> Given passage
Start of Block

The brains were isolated from three neonatal rats. A total of eight neurons were patched in eight slices from three rats. Several millimeter wave power flux densities were applied to the slice in randomized order to remove any possible effects of cumulative exposure.
For evaluation of the neuronal activity in the absence of intracellular calcium signaling, the intracellular calcium stores were buffered by adding 10 mM EGTA.
Modulation type: CW
Exposure duration: continuous for 60 s
|Setup||open-ended rectangular waveguide with a 3.8 mm x 1.9 mm aperture positioned above the tissue chamber; microwave power perpendicular to the chamber's plane; tip of the waveguide placed with an air gap of 4.8 mm to the surface of the aCSF (artifical cerebrospinal fluid) solution and 7 mm on top of the brain slice; the microwave beam expands at the aCSF surface forming a half-power ellipse of 5.5 mm² (major and minor axis 14.2 mm and 4.9 mm respectively); it is refracted upon entering the solution and forms a half-power ellipse of 6.5 mm² (major and minor axis 15.2 mm and 5.4 mm respectively) at the top of the 300 µm thick brain slice|
Even at these low power levels (three orders of magnitude below the existing limit value for human exposure of 1 mW/cm²), millimeter waves were able to produce considerable changes in neuronal firing rate and plasma membrane properties. At the power flux density approaching 1 µW/cm², 1 minute of exposure reduced the firing rate to one third of the pre-exposure level in four out of eight examined neurons. The width of the action potential amplitudes was narrowed by millimeter wave exposure to 17 % of the baseline value and the membrane input resistance decreased to 54 % of the baseline value across all neurons. These effects were short lasting (2 min or less) and were accompanied by millimeter wave-induced heating of the bath solution at 3°C.

End of Block

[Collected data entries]
Start of Block

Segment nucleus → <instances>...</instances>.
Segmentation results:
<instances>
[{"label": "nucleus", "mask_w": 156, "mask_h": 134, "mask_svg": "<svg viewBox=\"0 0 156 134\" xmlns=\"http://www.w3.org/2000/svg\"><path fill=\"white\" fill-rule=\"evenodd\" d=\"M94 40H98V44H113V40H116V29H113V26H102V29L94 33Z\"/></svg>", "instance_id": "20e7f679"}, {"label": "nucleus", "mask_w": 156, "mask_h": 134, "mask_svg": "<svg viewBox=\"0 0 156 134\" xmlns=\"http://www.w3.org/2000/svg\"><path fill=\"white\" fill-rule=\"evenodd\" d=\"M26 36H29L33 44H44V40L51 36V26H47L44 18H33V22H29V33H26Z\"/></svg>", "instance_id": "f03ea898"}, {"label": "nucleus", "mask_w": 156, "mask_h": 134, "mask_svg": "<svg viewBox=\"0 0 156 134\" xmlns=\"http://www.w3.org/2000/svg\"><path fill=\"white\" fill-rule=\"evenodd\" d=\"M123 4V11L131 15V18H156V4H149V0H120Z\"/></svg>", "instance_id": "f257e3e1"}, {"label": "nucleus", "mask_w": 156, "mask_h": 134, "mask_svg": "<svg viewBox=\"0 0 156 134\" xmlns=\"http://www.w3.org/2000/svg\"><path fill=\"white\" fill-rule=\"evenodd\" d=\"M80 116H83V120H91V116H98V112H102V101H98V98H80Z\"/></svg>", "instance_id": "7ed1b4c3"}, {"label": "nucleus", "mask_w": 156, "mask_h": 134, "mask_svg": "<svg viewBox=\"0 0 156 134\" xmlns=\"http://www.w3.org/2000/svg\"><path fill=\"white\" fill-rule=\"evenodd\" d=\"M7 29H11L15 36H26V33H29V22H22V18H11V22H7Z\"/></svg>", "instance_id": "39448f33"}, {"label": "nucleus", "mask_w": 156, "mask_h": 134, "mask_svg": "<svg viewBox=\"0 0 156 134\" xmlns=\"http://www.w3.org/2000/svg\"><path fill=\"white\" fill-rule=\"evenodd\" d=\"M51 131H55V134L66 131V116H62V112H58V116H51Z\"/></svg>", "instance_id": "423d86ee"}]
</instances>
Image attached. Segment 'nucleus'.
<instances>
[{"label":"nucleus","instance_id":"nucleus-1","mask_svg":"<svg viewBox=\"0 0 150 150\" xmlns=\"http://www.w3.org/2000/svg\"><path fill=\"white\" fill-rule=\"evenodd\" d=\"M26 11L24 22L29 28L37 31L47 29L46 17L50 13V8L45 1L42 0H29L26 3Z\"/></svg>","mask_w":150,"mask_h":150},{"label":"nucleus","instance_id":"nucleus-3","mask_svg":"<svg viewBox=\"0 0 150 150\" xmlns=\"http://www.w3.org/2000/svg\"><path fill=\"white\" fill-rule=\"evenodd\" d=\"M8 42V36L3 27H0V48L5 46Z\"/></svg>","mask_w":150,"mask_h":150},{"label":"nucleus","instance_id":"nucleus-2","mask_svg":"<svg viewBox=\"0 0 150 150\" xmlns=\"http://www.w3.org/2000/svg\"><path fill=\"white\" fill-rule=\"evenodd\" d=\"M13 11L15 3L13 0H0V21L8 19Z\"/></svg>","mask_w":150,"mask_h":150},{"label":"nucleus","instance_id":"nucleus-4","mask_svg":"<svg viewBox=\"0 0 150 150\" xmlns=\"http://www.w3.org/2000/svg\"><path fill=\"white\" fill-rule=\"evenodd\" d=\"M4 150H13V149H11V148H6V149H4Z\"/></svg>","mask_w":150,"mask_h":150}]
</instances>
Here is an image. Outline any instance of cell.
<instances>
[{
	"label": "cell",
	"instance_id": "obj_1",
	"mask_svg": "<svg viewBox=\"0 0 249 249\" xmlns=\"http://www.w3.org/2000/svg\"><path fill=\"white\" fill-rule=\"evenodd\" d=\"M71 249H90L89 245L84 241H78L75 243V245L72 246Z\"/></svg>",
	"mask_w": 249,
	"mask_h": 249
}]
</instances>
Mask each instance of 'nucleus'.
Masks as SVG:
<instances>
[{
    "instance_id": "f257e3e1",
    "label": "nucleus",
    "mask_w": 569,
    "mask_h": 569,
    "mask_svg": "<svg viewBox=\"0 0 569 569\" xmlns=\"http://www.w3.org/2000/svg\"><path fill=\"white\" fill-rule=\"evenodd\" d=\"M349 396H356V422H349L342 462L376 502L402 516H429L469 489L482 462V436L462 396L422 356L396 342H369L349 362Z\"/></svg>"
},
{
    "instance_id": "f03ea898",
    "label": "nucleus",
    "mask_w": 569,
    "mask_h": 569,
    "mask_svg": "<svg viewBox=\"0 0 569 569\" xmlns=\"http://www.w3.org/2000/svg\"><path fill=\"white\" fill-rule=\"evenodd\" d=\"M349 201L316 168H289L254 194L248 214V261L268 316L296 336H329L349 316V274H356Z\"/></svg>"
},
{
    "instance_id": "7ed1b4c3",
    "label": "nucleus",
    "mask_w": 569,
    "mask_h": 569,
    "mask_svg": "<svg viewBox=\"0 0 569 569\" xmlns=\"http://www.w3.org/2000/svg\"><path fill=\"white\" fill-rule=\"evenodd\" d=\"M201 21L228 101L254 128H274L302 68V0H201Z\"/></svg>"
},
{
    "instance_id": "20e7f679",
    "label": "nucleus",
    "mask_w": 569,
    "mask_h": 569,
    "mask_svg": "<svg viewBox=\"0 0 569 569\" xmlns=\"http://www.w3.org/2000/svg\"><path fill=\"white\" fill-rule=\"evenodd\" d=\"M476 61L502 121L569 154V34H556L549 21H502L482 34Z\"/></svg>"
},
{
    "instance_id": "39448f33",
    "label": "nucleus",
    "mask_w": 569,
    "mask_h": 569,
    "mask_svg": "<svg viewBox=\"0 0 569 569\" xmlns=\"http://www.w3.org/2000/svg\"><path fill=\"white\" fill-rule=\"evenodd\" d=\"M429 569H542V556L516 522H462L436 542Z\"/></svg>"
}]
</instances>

End of Block

> Questions on the material
a) Summarize the passage on millimeter wave exposure in two sentences.
b) Repeat word for word the stretch of the passage on millimeter wave exposure from "The brains were" through "10 mM EGTA.".
c) Carry on the passage on millimeter wave exposure from the point where it ends.
The records are separate material from the passage on millimeter wave exposure.

> Per-task outputs
a) Eight neurons in brain slices from three neonatal rats were exposed to continuous millimeter waves for 60 s from a waveguide above the tissue chamber, with several power flux densities applied in randomized order. Even at levels three orders of magnitude below the human exposure limit, the exposure caused considerable but short-lasting changes in neuronal firing rate and membrane properties, including lower membrane input resistance, along with heating of the bath solution.

b)
The brains were isolated from three neonatal rats. A total of eight neurons were patched in eight slices from three rats. Several millimeter wave power flux densities were applied to the slice in randomized order to remove any possible effects of cumulative exposure.
For evaluation of the neuronal activity in the absence of intracellular calcium signaling, the intracellular calcium stores were buffered by adding 10 mM EGTA.

c)
Comparison of these data with previously published data* on the effects of bath heating of 10°C indicated that millimeter wave-induced effects cannot be fully attributed to heating and may involve specific millimeter wave absorption by the tissue.
Blocking of the intracellular Ca2+-mediated signaling did not significantly alter the millimeter wave-induced neuronal responses suggesting that millimeter waves interacted directly with the neuronal plasma membrane.
*Lee JCF et al. (2005): Effects of temperature on calcium transients and Ca2+-dependent after hyperpolarizations in neocortical pyramidal neurons. J. Neurophysiol. (93) 2012-20.